The rally was a little tricky at times, which made it interesting.  During the rally we did not have too many problems, but many cars did.  During the day we saw rally cars heading in various directions.  Scott Curtin, competing in his first rally, quickly understood the concept of the rally  and we worked together quite well.

For this rally there was an interesting instruction in the General Instructions that made the course following a little more challenging:

“When on a paved road, unpaved roads do not exist, unless the NRI you are seeking to execute contains the word unpaved.  Ex: Right at T on unpaved.  Or   Right on unpaved at T.  Or  Right at T.  Unpaved.   From the intersection, if you can see that it’s unpaved, it’s unpaved. When on an unpaved road, paved roads don’t exist unless the NRI contains the word paved; short lengths of pavement in and around intersections should be ignored.  You will always be told when the road surface changes; except that short lengths of pavement on the road you are traveling, with no opportunity to turn, will not be instructed.”

There was another General Instruction that has been in the General Instructions for every Covered Bridge Rally that I have competed:

“Automatic Pause:  Pause 0.30 minutes [18 seconds] within 0.3 mi each time you travel through a covered bridge. This special automatic pause continues a Covered Bridge tradition. [If you do not know what the tradition is, ask someone who has been on Covered Bridge before.]  This pause is in addition to any other pause, transit zone or odometer check times.”

If you want to know what this tradition is, then you will have come to Vermont next year for the running of the 50th Covered Bridge Rally.

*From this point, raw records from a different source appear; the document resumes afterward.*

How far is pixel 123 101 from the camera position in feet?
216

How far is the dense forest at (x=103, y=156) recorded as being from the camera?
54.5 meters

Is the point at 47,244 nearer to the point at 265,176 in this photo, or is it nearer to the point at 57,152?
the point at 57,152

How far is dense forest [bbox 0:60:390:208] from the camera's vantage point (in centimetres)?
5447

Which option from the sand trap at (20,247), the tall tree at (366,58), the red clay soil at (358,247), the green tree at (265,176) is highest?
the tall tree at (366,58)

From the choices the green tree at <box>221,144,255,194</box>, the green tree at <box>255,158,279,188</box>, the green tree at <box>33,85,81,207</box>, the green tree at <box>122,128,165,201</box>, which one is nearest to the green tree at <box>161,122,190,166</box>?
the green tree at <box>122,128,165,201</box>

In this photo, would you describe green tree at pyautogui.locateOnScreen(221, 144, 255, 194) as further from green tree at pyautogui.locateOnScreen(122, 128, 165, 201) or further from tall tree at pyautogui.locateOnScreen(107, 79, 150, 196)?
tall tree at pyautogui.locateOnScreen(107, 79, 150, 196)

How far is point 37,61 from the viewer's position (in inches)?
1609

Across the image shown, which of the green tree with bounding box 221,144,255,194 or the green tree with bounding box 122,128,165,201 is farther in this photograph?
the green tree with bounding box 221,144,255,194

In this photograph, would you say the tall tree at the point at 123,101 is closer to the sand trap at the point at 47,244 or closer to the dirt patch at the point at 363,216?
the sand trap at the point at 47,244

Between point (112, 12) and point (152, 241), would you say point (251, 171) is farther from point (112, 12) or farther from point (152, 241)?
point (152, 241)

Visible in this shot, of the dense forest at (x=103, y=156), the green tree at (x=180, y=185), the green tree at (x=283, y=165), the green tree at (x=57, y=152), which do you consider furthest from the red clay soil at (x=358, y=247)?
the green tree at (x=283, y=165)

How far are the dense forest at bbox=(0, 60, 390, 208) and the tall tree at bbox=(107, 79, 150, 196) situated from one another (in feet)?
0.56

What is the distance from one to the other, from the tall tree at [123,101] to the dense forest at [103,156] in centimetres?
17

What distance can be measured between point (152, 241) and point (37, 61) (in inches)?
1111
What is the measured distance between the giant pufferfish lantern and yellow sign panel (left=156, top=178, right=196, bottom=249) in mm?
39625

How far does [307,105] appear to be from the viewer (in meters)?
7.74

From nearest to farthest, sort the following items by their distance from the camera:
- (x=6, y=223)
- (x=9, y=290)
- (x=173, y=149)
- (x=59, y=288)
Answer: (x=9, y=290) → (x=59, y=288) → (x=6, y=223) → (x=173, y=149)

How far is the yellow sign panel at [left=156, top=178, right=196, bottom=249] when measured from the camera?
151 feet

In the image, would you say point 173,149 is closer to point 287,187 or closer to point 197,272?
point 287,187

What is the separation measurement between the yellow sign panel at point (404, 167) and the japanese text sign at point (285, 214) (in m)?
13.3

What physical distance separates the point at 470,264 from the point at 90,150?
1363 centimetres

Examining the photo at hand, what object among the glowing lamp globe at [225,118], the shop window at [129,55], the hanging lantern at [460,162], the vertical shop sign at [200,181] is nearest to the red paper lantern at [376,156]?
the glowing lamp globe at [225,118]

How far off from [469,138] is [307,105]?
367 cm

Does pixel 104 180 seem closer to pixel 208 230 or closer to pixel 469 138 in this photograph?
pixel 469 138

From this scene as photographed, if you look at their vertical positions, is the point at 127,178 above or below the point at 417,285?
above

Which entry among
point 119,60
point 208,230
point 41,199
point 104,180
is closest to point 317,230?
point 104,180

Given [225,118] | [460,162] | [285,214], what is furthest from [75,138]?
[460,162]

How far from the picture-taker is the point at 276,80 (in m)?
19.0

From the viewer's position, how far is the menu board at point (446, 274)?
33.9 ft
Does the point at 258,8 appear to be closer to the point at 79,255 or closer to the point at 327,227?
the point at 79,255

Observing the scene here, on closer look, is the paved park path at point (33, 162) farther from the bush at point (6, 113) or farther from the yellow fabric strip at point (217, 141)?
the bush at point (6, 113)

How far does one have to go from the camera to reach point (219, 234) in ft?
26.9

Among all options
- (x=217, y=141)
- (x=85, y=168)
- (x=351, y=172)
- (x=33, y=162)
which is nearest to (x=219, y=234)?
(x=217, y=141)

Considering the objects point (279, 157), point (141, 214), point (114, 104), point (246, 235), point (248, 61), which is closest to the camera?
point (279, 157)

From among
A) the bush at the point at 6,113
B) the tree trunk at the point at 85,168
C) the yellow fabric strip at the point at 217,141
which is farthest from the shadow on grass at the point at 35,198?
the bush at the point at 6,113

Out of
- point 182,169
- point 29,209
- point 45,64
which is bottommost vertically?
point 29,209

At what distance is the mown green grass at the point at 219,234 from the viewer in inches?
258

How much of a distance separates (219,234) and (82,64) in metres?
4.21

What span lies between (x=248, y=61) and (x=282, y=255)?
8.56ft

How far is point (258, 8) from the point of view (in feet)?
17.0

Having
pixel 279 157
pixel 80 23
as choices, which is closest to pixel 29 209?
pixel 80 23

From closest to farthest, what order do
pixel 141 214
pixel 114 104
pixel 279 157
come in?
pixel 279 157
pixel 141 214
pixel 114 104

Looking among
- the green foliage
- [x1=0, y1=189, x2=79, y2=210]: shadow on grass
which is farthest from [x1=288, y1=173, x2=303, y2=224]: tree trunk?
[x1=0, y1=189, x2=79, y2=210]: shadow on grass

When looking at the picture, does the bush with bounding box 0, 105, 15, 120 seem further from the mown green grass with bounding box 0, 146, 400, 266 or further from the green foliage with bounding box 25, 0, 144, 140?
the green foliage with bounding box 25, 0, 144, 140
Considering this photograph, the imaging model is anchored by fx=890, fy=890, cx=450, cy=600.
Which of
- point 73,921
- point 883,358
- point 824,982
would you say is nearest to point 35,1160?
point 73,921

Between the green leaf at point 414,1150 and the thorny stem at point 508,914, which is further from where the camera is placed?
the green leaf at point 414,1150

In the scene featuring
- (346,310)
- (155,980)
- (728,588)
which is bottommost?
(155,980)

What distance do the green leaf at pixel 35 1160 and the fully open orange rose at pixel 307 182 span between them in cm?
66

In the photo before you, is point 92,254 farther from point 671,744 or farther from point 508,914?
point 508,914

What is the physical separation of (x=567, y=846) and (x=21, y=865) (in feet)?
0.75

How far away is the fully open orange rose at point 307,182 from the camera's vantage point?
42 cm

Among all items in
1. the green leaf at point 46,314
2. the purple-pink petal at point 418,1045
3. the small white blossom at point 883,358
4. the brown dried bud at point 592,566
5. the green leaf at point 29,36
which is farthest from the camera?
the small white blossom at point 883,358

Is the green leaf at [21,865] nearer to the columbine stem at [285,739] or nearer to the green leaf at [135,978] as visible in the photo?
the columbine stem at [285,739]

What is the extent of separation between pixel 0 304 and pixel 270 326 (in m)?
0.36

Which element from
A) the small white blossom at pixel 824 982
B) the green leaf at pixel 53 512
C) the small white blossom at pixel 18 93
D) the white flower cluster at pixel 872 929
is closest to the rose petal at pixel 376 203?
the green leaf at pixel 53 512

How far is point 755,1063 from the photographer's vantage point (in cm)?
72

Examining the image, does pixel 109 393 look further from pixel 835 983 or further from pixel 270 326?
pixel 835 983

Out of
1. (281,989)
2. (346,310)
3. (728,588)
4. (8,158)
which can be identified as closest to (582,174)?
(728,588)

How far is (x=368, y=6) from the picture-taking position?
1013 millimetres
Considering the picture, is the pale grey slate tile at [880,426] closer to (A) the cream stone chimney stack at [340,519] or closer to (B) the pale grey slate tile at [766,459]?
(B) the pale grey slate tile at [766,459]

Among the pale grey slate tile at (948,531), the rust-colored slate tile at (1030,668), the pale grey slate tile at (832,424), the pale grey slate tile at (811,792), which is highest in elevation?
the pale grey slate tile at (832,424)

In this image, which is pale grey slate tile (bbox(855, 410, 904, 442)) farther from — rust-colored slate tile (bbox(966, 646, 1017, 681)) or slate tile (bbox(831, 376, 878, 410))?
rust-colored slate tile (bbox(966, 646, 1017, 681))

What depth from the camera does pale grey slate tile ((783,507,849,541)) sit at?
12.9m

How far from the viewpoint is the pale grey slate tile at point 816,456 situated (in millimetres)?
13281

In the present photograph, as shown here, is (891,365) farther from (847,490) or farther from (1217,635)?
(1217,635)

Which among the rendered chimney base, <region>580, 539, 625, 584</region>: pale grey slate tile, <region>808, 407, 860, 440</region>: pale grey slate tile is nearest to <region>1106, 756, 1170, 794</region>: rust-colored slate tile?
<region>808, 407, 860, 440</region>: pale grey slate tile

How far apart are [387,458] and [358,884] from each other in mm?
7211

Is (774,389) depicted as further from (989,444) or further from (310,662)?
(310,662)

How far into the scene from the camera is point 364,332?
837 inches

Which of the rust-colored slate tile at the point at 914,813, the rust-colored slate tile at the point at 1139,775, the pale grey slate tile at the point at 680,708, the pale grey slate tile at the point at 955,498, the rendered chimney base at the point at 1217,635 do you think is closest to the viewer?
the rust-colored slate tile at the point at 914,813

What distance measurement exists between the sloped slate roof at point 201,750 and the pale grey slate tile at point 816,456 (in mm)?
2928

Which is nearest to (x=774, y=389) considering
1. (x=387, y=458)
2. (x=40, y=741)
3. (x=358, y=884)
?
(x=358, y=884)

There was one problem that impacted about half of the rally teams.  In the morning some workers were removing a very large tree along the road.  After approximately 50 percent of the rally cars had passed the tree, the workers dropped the tree across the road blocking all traffic.  Obviously this resulted in a big delay to the rally cars.

Scott was well prepared for this delay.  We had dined at an Italian restaurant on Friday night and Scott had a couple of pieces of left-over pizza with him that had been chilled in the car in the cool Vermont night air.  As we waited for the blocked road to open, Scott used the time to eat the pizza.

Cars Waiting Due To Tree Fall (2)

Rally Cars Waiting For Block Road To Open

Eventually the tree was removed sufficiently to allow the rally cars to pass by.  We had to take a big Time Allowance for that blockage.

Tree Blocks Route (2)

Road Opening After Most Of The Tree Is Removed

The rally route returned to the Lake Morey Resort for final scoring, adult beverages, tall tales, and awards.  The Overall winners of the 49th Covered Bridge Rally was the Beattie father and son team who had an excellent score.  They had also traveled all the way from the Pittsburg area to take part in the rally.  Father Rick Beattie is a very enthusiastic and competent rally participant. Father Rick also frequently writes on rallying issues in “Sportscar”, the monthly magazine of the Sports Car Club of America.

Rick Beattie & Son Won Overall

Class A And Overall Winners Paul Beattie And His Father, Rick

The Stock Class, in which Scott and I competed in, was won by Dave and Dianne Guertin of Vermont in their all-wheel drive BMW.  Dave & Dianne are always very competitive in the Stock Class.

Guertins Won Stock Class in BMW

Dave & Dianne Guertin Won The Stock Class In Their BMW

I was very pleased that Scott and I won the third place trophy in the Stock Class in a field of 12 cars in our class.  This was a remarkable result considering that this was Scott’s first ever rally!  This is why I titled this post “Success At The 49th Covered Bridge Rally”.  This is a much better result than I had anticipated.

Scott Curtin & I Third Stock Class

First-Timer Scott Curtin & I Finished Third In The Stock Class!

I enjoyed the 49th Covered Bridge Rally and I look forward to competing in the 50th Covered Bridge Rally in November 2016.